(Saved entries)
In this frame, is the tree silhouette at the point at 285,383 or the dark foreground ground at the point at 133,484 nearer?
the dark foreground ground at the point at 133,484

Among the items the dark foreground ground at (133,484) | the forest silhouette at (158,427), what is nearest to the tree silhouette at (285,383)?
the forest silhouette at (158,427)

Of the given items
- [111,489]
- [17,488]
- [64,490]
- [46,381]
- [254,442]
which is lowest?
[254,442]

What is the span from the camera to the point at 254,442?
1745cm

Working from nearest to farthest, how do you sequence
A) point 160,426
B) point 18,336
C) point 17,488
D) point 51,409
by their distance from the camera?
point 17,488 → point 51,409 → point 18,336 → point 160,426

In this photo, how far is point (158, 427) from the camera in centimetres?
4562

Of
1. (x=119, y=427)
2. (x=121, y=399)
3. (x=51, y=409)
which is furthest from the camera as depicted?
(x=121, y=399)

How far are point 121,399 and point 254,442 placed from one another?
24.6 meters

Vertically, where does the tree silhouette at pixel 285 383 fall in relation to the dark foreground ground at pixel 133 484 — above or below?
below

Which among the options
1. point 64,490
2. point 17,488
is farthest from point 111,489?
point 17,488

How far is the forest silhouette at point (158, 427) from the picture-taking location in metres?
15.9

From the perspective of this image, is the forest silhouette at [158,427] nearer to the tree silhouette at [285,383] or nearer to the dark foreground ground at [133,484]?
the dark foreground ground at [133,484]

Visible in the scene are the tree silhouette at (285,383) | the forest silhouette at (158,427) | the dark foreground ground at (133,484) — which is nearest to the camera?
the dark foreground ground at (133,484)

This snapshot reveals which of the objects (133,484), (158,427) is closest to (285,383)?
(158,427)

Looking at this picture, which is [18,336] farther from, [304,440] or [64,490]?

**Set task:** Rewrite all of the data above with every "tree silhouette" changed to "lone tree". Leave the rest untouched.

**Problem solution:**
In this frame, is the lone tree at the point at 285,383 or the dark foreground ground at the point at 133,484 nearer?
the dark foreground ground at the point at 133,484

Among the items the dark foreground ground at (133,484) | the forest silhouette at (158,427), what is nearest to the lone tree at (285,383)?
the forest silhouette at (158,427)

Of the given items
- [111,489]
- [17,488]
- [64,490]
- [46,381]
- [254,442]
which is lowest?
[254,442]

What is the span from the camera to the point at 254,442?
1745cm

Working from nearest to farthest, how do you sequence
A) point 160,426
B) point 18,336
C) point 17,488
D) point 51,409
by their distance from the camera?
point 17,488 → point 51,409 → point 18,336 → point 160,426

In this photo, how far is point (158, 427) from the camera in centimetres?
4562

Of
1. (x=119, y=427)
2. (x=121, y=399)
3. (x=51, y=409)
which is furthest from the camera as depicted?
(x=121, y=399)

How far are point 121,399 and point 254,442 placed from one another?
24.6 meters

Vertically, where does the lone tree at pixel 285 383 fall in relation to the dark foreground ground at pixel 133 484 — above or below?
below

Which among the options
1. point 64,490
2. point 17,488
is farthest from point 111,489?
point 17,488

How far is the forest silhouette at point (158, 427) from the picture-taking location in metres?
15.9

From the perspective of this image, is the forest silhouette at [158,427] nearer to the lone tree at [285,383] or nearer to the dark foreground ground at [133,484]?
the dark foreground ground at [133,484]

Visible in the scene are the lone tree at (285,383) | the forest silhouette at (158,427) | the dark foreground ground at (133,484) — which is nearest to the camera?
the dark foreground ground at (133,484)

This snapshot reveals which of the objects (133,484), (158,427) is closest to (285,383)?
(158,427)

Looking at this picture, which is [18,336] farther from, [304,440] or [64,490]?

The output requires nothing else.